WORK TO COMPLETE: Every line of the records must be repeated exactly; pictures stay out.
-- START DATA SHOWN --
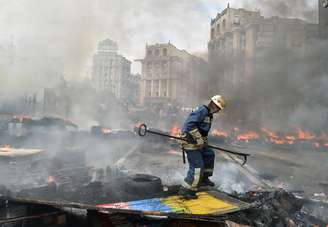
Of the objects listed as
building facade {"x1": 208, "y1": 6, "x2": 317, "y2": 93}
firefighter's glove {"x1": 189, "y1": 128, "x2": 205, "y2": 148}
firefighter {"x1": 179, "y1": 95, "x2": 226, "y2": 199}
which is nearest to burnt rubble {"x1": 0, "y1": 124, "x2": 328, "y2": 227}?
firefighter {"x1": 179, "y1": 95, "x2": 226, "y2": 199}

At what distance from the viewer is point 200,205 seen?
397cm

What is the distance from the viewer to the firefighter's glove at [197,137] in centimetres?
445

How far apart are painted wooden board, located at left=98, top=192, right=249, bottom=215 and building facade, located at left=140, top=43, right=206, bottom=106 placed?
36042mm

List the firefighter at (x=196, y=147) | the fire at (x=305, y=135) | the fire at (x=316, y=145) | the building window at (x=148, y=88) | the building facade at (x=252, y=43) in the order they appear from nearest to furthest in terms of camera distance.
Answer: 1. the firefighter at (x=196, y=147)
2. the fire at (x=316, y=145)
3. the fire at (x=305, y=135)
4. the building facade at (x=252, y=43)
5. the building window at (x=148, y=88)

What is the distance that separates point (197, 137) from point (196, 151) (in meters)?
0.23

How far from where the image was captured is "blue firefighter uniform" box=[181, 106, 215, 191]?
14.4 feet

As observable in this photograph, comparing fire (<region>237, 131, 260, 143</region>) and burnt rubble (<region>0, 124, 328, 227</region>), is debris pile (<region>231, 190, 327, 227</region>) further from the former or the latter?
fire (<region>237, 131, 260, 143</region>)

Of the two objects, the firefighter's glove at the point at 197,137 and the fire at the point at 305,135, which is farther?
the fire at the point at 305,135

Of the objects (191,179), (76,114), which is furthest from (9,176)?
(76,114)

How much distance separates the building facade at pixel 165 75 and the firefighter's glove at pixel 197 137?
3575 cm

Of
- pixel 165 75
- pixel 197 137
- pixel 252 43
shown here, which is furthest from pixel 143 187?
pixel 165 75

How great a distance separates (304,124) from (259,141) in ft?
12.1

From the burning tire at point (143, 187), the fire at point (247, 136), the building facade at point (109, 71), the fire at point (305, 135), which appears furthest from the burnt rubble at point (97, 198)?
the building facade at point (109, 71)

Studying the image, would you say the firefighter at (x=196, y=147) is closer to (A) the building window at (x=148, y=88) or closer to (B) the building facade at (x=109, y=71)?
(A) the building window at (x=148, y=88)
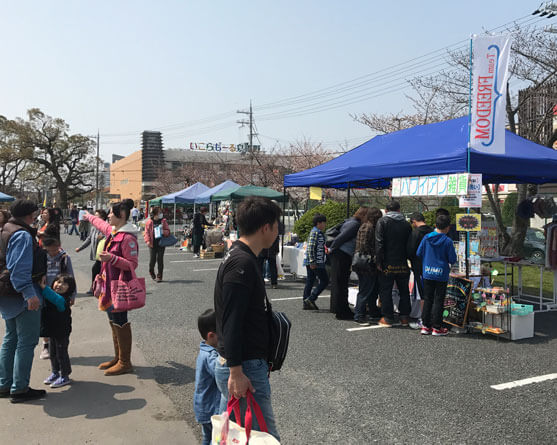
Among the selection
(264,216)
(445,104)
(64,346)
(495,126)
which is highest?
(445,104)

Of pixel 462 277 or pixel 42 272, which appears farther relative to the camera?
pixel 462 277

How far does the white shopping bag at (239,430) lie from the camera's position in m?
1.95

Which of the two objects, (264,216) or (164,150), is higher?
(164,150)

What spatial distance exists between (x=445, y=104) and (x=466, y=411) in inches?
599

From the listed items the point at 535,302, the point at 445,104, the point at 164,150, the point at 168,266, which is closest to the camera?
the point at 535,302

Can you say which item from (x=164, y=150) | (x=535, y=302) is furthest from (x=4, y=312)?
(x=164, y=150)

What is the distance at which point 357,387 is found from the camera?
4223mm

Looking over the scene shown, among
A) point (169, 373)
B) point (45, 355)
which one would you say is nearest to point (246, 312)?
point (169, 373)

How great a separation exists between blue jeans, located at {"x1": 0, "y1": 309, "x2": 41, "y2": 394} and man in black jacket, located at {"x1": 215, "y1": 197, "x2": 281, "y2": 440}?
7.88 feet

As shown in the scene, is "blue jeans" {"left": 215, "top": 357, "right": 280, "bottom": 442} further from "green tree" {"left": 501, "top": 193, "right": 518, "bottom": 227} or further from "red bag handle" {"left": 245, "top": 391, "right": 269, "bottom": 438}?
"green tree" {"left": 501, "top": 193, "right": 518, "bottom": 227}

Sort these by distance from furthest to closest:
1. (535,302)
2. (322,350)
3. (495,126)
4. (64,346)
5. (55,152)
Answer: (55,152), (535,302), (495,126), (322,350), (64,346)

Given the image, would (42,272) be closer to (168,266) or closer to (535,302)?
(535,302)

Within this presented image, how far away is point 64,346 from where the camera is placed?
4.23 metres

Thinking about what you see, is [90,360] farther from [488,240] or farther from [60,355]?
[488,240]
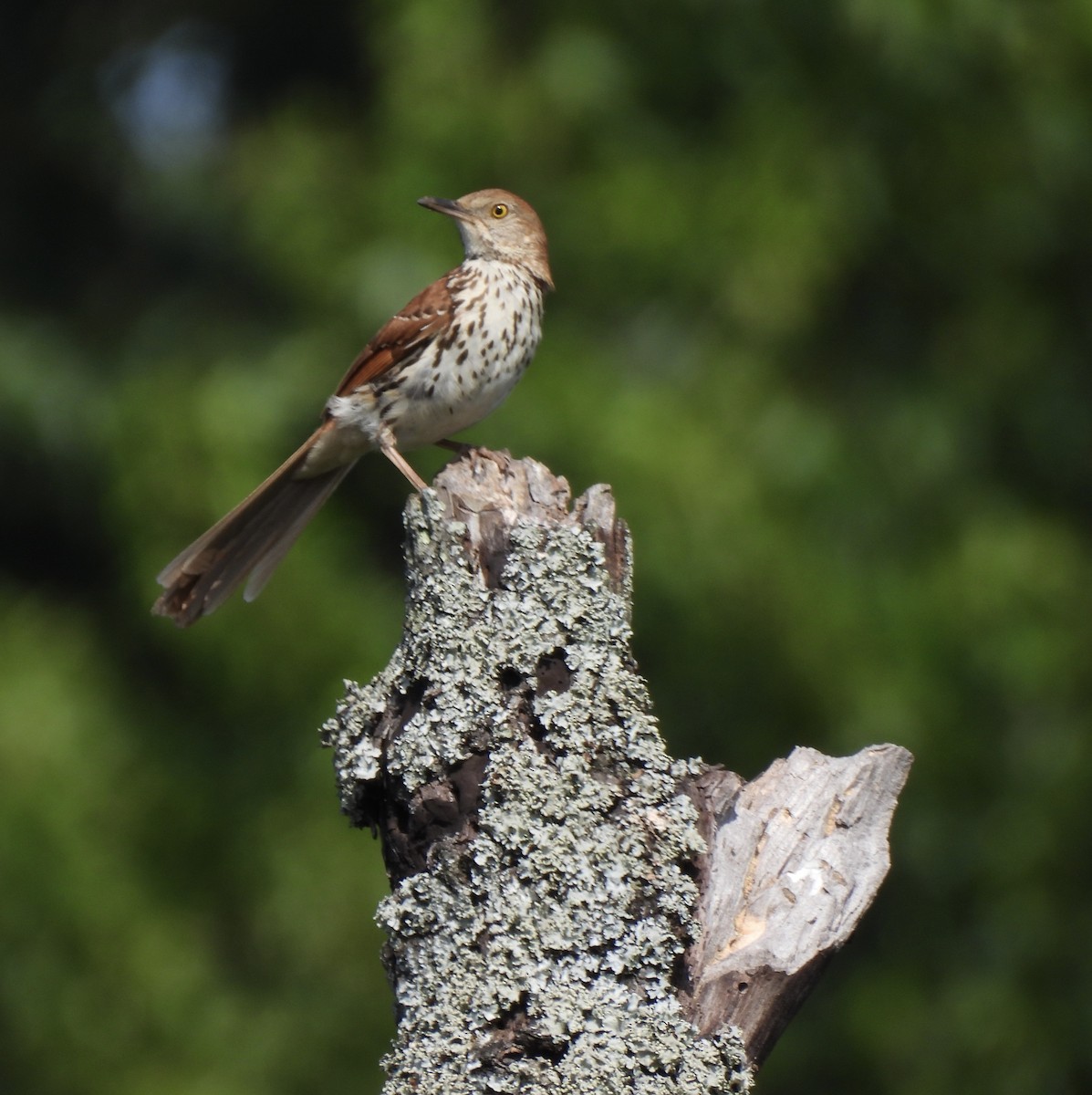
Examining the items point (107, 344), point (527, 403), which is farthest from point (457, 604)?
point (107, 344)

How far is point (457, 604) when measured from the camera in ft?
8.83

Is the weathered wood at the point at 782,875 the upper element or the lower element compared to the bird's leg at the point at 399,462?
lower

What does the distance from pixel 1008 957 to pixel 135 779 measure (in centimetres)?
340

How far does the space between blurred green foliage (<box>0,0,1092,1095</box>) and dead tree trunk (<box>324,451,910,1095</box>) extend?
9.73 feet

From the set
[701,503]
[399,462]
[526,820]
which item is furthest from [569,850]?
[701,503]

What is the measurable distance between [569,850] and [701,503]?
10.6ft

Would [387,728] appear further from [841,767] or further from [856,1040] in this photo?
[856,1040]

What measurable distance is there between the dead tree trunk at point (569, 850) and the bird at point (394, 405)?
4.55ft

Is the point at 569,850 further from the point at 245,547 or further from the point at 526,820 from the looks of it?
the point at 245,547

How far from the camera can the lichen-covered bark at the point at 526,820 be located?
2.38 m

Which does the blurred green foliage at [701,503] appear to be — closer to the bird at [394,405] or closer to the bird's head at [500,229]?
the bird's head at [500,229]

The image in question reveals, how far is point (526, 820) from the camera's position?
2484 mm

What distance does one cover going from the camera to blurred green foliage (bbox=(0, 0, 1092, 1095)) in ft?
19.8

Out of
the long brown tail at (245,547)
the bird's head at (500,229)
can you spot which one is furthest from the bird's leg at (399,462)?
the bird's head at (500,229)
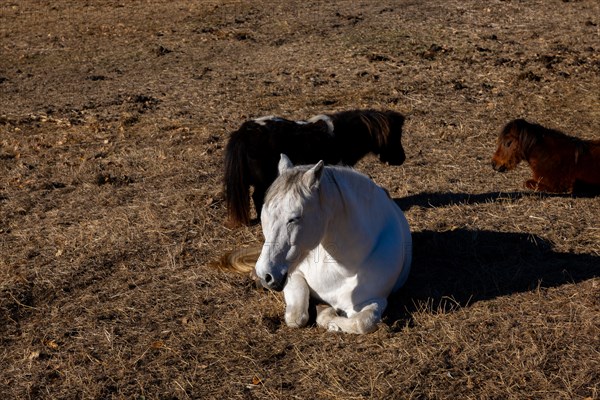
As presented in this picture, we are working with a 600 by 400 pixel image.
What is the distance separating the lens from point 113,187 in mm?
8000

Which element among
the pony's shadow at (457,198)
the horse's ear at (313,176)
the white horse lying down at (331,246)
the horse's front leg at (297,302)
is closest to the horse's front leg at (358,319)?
-- END DATA SHOWN --
TASK SOLUTION:
Of the objects listed as
building facade {"x1": 208, "y1": 6, "x2": 317, "y2": 93}
firefighter's glove {"x1": 189, "y1": 128, "x2": 205, "y2": 148}
firefighter {"x1": 179, "y1": 95, "x2": 226, "y2": 199}
which is nearest to burnt rubble {"x1": 0, "y1": 124, "x2": 328, "y2": 227}?
firefighter {"x1": 179, "y1": 95, "x2": 226, "y2": 199}

At what distance from the viewer is point 200,205 seen?
397cm

What is the distance from the viewer to the firefighter's glove at [197,137] in centimetres?
445

How far apart are painted wooden board, located at left=98, top=192, right=249, bottom=215 and building facade, located at left=140, top=43, right=206, bottom=106 placed?
36042mm

List the firefighter at (x=196, y=147) | the fire at (x=305, y=135) | the fire at (x=316, y=145) | the building window at (x=148, y=88) | the building facade at (x=252, y=43) in the order they appear from nearest to furthest in terms of camera distance.
Answer: 1. the firefighter at (x=196, y=147)
2. the fire at (x=316, y=145)
3. the fire at (x=305, y=135)
4. the building facade at (x=252, y=43)
5. the building window at (x=148, y=88)

What is the distance that separates point (197, 137) from point (196, 151) (in meters)?
0.23

How far from where the image was captured is "blue firefighter uniform" box=[181, 106, 215, 191]?
14.4 feet

As observable in this photograph, comparing fire (<region>237, 131, 260, 143</region>) and burnt rubble (<region>0, 124, 328, 227</region>), is debris pile (<region>231, 190, 327, 227</region>) further from the former or the latter?
fire (<region>237, 131, 260, 143</region>)

Of the two objects, the firefighter's glove at the point at 197,137 and the fire at the point at 305,135, which is farther?
the fire at the point at 305,135

Of the objects (191,179), (76,114), which is furthest from (9,176)?
(76,114)

How much distance separates the building facade at pixel 165 75 and the firefighter's glove at pixel 197 137?
3575 cm

Of
- pixel 165 75
- pixel 197 137
- pixel 252 43
shown here, which is furthest from pixel 143 187?
pixel 165 75

How great a distance separates (304,124) from (259,141) in ft?
12.1

From the burning tire at point (143, 187), the fire at point (247, 136), the building facade at point (109, 71), the fire at point (305, 135), which appears furthest from the burnt rubble at point (97, 198)?
the building facade at point (109, 71)

Studying the image, would you say the firefighter at (x=196, y=147) is closer to (A) the building window at (x=148, y=88) or closer to (B) the building facade at (x=109, y=71)?
(A) the building window at (x=148, y=88)
Among the selection
(264,216)
(445,104)
(64,346)
(495,126)
which is highest?
(445,104)

Of pixel 462 277 or pixel 42 272, which appears farther relative to the camera?
pixel 462 277

How far does the white shopping bag at (239,430) lie from the camera's position in m?
1.95

Which of the two objects, (264,216) or (164,150), is higher?
(164,150)

What spatial distance exists between (x=445, y=104) and (x=466, y=411) in inches?
599

From the listed items the point at 535,302, the point at 445,104, the point at 164,150, the point at 168,266, which is closest to the camera?
the point at 535,302

Can you say which item from (x=164, y=150) | (x=535, y=302) is furthest from (x=4, y=312)?
(x=164, y=150)

What is the distance at which point 357,387 is found from the camera?
4223mm

Looking over the scene shown, among
A) point (169, 373)
B) point (45, 355)
which one would you say is nearest to point (246, 312)?
point (169, 373)

How great a separation exists between blue jeans, located at {"x1": 0, "y1": 309, "x2": 41, "y2": 394} and man in black jacket, located at {"x1": 215, "y1": 197, "x2": 281, "y2": 440}?
7.88 feet

As shown in the scene, is "blue jeans" {"left": 215, "top": 357, "right": 280, "bottom": 442} further from "green tree" {"left": 501, "top": 193, "right": 518, "bottom": 227} or further from "red bag handle" {"left": 245, "top": 391, "right": 269, "bottom": 438}?
"green tree" {"left": 501, "top": 193, "right": 518, "bottom": 227}

Sort these by distance from furthest to closest:
1. (535,302)
2. (322,350)
3. (495,126)
4. (64,346)
5. (55,152)
Answer: (55,152), (535,302), (495,126), (322,350), (64,346)

Given the image, would (42,272) be closer to (168,266) or closer to (535,302)?
(535,302)

Within this presented image, how far away is point 64,346 from where the camera is placed?
4.23 metres

Thinking about what you see, is [90,360] farther from [488,240] or farther from [60,355]?
[488,240]
Examining the items point (107, 344), point (527, 403), which is farthest from point (457, 604)?
point (107, 344)

How far is point (457, 604) when measured from the camera in ft?
8.83

Is the weathered wood at the point at 782,875 the upper element or the lower element compared to the bird's leg at the point at 399,462?
lower

What does the distance from pixel 1008 957 to pixel 135 779 measure (in centimetres)?
340

How far does the space between blurred green foliage (<box>0,0,1092,1095</box>) and dead tree trunk (<box>324,451,910,1095</box>) extend?
9.73 feet

From the set
[701,503]
[399,462]
[526,820]
which item is furthest from [569,850]?
[701,503]

What is the measurable distance between [569,850] and [701,503]?
10.6ft

Would [387,728] appear further from [841,767] or further from [856,1040] in this photo?
[856,1040]

What measurable distance is there between the dead tree trunk at point (569, 850) and the bird at point (394, 405)?
4.55ft

Is the point at 569,850 further from the point at 245,547 or further from the point at 526,820 from the looks of it?
the point at 245,547

How far from the camera can the lichen-covered bark at the point at 526,820 be located?
2.38 m

Which does the blurred green foliage at [701,503] appear to be — closer to the bird at [394,405] or closer to the bird's head at [500,229]?
the bird's head at [500,229]

The image in question reveals, how far is point (526, 820) from the camera's position?
2484 mm

What distance does one cover going from the camera to blurred green foliage (bbox=(0, 0, 1092, 1095)) in ft?
19.8

Out of
the long brown tail at (245,547)
the bird's head at (500,229)
can you spot which one is furthest from the bird's leg at (399,462)?
the bird's head at (500,229)
As presented in this picture, we are working with a 600 by 400 pixel image.
What is the distance separating the lens from point 113,187 in mm?
8000

Which element among
the pony's shadow at (457,198)
the horse's ear at (313,176)
the white horse lying down at (331,246)
the horse's front leg at (297,302)
is closest to the horse's front leg at (358,319)?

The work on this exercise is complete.